### Passage provided
◇ ◇ ◇ ◇ ◇

Monday, December 5, 2011

Queen of Night

If your grandfather was the Sun (Helios), and your aunts were Pasiphae and Circe, you might be curious about magic. Such was the immediate family of Medea of Colchis, daughter of Aeetes, whose mother, Eidyia, was identified by some as the goddess of Knowledge.

Behind Medea is the power and tradition of Hecate, who seems once again to be associated with the East, with Anatolia, rather than being an indigenous Greek deity.

In his Theogony, Hesiod had much to say about Hecate, one of the Titans whom Zeus, instead of destroying, honored and revered. Curiously while ascribing to her great powers, the poet doesn't specifically link her to magic, potions or drugs.

Yet she is clearly associated with them, as Parada notes in his entry on Hecate:
A divinity of the Underworld and companion of Persephone, [Hecate] is called the queen of night and goddess of the cross-roads. Her three faces are turned towards as many directions, and her name was shrieked at night at the cross-roads of cities. She is often seen bearing torches, and it is with them that she killed Clytius 6 in the course of the Gigantomachy. Hecate is regarded as supreme, both in Heaven and in the Underworld, and it is said that Zeus calls upon her whenever any man on earth offers sacrifices, and prays for favor.

◇ ◇ ◇ ◇ ◇

### What you will do
1. According to the Queen of Night post, who was Medea's father?
2. Copy the stretch of the Queen of Night post from "In his Theogony, Hesiod" through "prays for favor." word for word.

### Listed entries
◇ ◇ ◇ ◇ ◇

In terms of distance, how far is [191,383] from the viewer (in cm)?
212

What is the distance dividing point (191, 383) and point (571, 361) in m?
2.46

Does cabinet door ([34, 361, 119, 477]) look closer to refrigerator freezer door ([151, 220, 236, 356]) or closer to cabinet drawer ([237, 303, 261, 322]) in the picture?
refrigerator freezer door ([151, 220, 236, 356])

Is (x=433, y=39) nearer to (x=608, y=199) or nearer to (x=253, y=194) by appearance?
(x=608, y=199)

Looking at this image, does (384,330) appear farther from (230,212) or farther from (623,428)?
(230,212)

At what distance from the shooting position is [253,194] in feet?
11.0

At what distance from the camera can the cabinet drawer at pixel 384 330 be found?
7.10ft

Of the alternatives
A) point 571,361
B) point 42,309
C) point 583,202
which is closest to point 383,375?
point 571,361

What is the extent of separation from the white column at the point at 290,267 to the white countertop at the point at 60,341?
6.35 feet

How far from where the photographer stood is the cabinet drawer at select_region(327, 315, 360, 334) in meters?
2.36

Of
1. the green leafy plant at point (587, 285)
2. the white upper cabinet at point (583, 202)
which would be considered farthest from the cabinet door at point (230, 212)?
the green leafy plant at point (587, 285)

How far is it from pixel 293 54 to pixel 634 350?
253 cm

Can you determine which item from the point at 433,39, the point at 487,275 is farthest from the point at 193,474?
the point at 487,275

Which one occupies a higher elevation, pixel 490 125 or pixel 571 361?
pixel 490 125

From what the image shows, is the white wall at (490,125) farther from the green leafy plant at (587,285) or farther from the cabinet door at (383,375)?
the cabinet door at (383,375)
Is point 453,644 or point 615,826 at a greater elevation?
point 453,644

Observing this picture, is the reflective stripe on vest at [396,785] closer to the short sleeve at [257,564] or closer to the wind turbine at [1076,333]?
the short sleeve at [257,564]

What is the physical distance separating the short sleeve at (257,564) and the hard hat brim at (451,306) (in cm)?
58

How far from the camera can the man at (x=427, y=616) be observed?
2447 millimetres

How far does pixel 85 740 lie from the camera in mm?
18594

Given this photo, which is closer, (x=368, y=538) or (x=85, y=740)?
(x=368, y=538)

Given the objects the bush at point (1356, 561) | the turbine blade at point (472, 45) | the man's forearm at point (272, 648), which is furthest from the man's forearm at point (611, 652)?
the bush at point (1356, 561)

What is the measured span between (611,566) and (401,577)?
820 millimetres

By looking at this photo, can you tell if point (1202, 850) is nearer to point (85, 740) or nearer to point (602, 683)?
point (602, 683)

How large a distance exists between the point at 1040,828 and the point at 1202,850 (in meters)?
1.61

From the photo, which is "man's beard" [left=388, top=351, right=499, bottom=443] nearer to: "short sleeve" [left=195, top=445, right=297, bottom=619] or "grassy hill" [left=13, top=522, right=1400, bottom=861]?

◇ ◇ ◇ ◇ ◇

### Answers by task
1. Aeetes

2.
In his Theogony, Hesiod had much to say about Hecate, one of the Titans whom Zeus, instead of destroying, honored and revered. Curiously while ascribing to her great powers, the poet doesn't specifically link her to magic, potions or drugs.

Yet she is clearly associated with them, as Parada notes in his entry on Hecate:
A divinity of the Underworld and companion of Persephone, [Hecate] is called the queen of night and goddess of the cross-roads. Her three faces are turned towards as many directions, and her name was shrieked at night at the cross-roads of cities. She is often seen bearing torches, and it is with them that she killed Clytius 6 in the course of the Gigantomachy. Hecate is regarded as supreme, both in Heaven and in the Underworld, and it is said that Zeus calls upon her whenever any man on earth offers sacrifices, and prays for favor.